|About this Recording
8.554006 - BRUCKNER, A.: Symphony No. 2 (1872 first version, ed. W. Carragan) (Ireland National Symphony, Tintner)
A mediaeval artisan might easily have kept a daily record of how many different prayers he prayed and how often he repeated them. For a composer of the nineteenth century, with its belief in unstoppable progress and human supremacy, to behave in this fashion is certainly unique. But Anton Bruckner, though accepting the harmonic and orchestral achievements of the Romantic period, did just that; he did not really belong to his time. Even less did he fit in with the Viennese environment into which he was transplanted for the last 27 years of his life. The elegant and rather superficial society he encountered there must have thought the naïve, badly dressed fellow with the 'wrong' accent a rather pathetic oddity.
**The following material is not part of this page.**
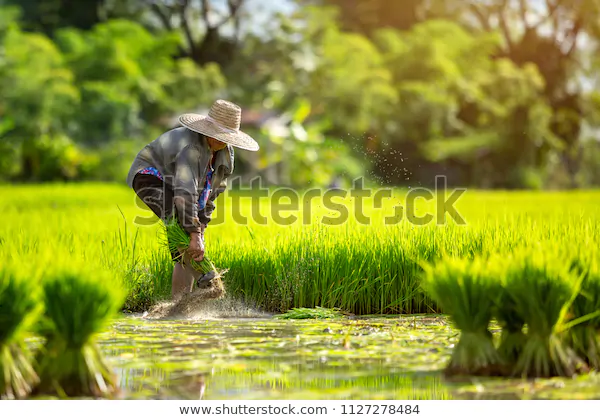 Paddy Rice Rice Hedao Png Transparent Clipart Image And Psd File For Free Download How To Draw Hands Cambodian Art Prints For Sale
Bruckner had indeed come from a very different background. The little village in Upper Austria, Ansfelden, where his father was a schoolmaster, was not far away from the great and beautiful monastery of St. Florian. The young Bruckner followed in the footsteps of his father for a short time; but St. Florian possessed one of Europe's finest organs, and young Anton, whose talent for music was discovered early, became an organist. The experience of hearing and playing this magnificent instrument became central to his whole life. He spent many hours there, practising and improvising, and eventually his playing was so exceptional that he made successful tours of France and England as an organ virtuoso. He had lessons in theory and composition, and started composing fairly early in life, but he felt the need for more instruction in counterpoint and became for several years a most diligent pupil of the famous Simon Sechter, visiting him every fortnight in Vienna. Many years earlier and shortly before his death, Schubert had also wanted to study counterpoint with Sechter, but of course he was wrong; most of his life work was already done, and works such as his early Mass in A flat showed him in no need of such lessons.
Sechter forbade Bruckner to compose a single note in order to concentrate entirely on his innumerable exercises, and here Bruckner, who had in the meantime advanced to the post of organist at Linz Cathedral, showed one unfortunate trait of his character, perhaps acquired as an altar-boy: utter submission to those he considered his superiors. He obeyed. But when he had finished his instruction with Sechter and took lessons with the conductor of the local opera, Otto Kitzler, who introduced him to the magic world of Wagner, music poured out of him. Now forty, Bruckner composed his first masterpiece, the wonderful Mass in D Minor, followed by two other great Masses, and Symphony No. 1. His reputation reached Vienna and he was appointed to succeed Sechter as Professor of Music Theory.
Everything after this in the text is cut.